**Work instructions:** Report back each line of the data that contains the word "locondo".

Saved data entries:

━━━━━━

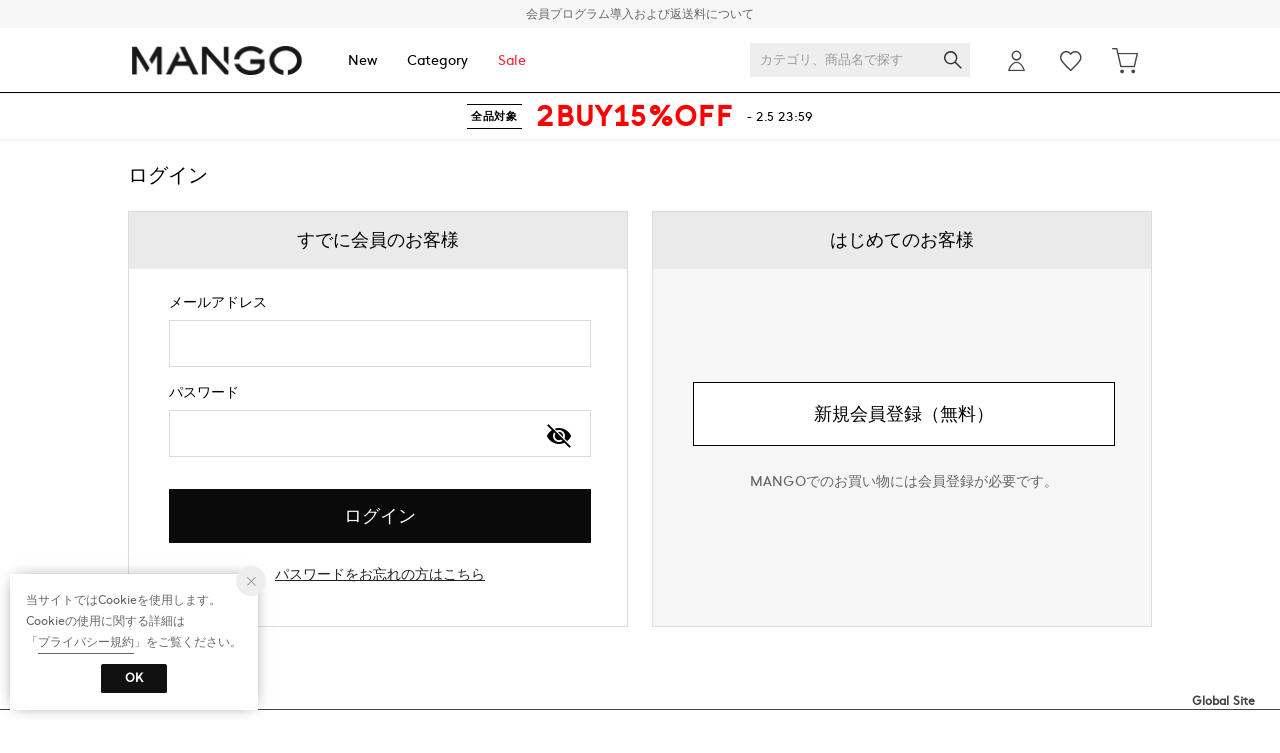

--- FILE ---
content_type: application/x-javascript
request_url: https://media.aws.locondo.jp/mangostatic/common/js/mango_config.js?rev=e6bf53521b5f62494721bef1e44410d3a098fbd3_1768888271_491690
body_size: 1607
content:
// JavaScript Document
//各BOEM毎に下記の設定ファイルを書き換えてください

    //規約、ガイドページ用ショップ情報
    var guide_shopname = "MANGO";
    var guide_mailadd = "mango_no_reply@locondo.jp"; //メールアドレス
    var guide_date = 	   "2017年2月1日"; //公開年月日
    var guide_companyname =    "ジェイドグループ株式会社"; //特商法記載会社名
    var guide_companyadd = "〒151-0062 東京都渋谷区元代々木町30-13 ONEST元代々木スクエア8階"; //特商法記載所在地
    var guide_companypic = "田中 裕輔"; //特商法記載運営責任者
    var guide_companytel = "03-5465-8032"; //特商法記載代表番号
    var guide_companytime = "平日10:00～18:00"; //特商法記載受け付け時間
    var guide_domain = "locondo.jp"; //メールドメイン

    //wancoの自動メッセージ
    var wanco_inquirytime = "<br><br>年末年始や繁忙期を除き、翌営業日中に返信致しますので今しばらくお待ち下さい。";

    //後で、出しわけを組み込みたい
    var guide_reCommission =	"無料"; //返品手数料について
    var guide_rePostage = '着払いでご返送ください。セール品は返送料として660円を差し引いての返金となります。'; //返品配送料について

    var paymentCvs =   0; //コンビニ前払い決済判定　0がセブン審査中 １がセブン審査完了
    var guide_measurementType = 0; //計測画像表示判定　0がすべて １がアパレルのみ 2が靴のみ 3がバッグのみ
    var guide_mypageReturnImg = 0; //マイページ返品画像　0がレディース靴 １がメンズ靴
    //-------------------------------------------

━━━━━━

**Task solution:**
request_url: https://media.aws.locondo.jp/mangostatic/common/js/mango_config.js?rev=e6bf53521b5f62494721bef1e44410d3a098fbd3_1768888271_491690
    var guide_mailadd = "mango_no_reply@locondo.jp"; //メールアドレス
    var guide_domain = "locondo.jp"; //メールドメイン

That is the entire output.